Unusual winter so far

Compared to past years, this is the most snow to have fallen on or before December 7th. Back in December 1913, we had a huge December snow blitz with 36" from Dec. 1-5 . . . but relatively little snow fell before or after that storm. In other words, this is an unusual winter so far. This year, every storm (and there haven't actually been that many yet) seems to take aim on Fort Collins.

Water Year / Seasonal Snowfall through Dec. 7

2009-2010          43.8
1913-1914          37.5
1979-1980          34.2
1984                   32.1
1986                   32
1972                   30.5
1993                   30.1
1947                   28.8
1974                   28.8
1973                   28

Here is the list of our 5 snowiest winters. We've still got a long way to go, but at the rate we're going we could end up in this group -- especially of the storm materializes tomorrow.

Water Year / Seasonal Total

1979-1980               114
1987-1988                 89.4
1983-1984                 83.5
1916-1917                 82.2
1908-1909                 79.9

Impacts have not yet been severe

More fun in the snow! Photo by CSU Photography.

Poudre School District has had 2 snow days with the October storm and CSU was closed for a few hours (school closings are a big deal), but city streets were passable most of the time.

Sunday and Monday roads had some snowpack, but the snow was so fluffy (low density -- i.e. not that much water per inch of snow) that it was fairly easy to navigate even the side streets.

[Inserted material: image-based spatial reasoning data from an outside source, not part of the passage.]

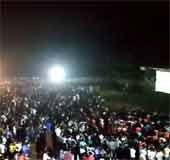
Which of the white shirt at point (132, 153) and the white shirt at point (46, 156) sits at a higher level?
the white shirt at point (132, 153)

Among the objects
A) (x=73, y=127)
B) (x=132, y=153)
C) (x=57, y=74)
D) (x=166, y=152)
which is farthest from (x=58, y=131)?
(x=166, y=152)

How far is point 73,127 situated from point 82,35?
2.29 feet

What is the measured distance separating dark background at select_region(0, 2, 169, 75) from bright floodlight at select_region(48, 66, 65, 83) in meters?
0.05

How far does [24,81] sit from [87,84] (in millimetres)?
483

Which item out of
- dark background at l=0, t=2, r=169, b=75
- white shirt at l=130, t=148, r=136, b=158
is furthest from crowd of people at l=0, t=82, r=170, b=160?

Dec. snows tend to stick around

It is worth saying that December snows tend to stick around. The days are too short, temperatures too cold, and the angle of the sun too low in the sky to rapidly melt snow this time of year. The snow we have on the ground now is likely to stick around. Also, when there is snow on the ground our temperatures tend to consistently stay several degrees colder than they are when the ground is bare.

This means we are likely on our way to a cold December and above average heating bills. Only major bouts of Chinook winds are effective at removing December and January snowcover. So far this winter, strong downslope winds have been few.

More snow than most other places in Colo.

As of today, we have had more snow than most other places in Colorado this winter including some of the ski resort towns (that will likely change this week). Only south and west Denver and some of the Front Range foothills and the crest of the Continental Divide has received more snow than Fort Collins so far this winter.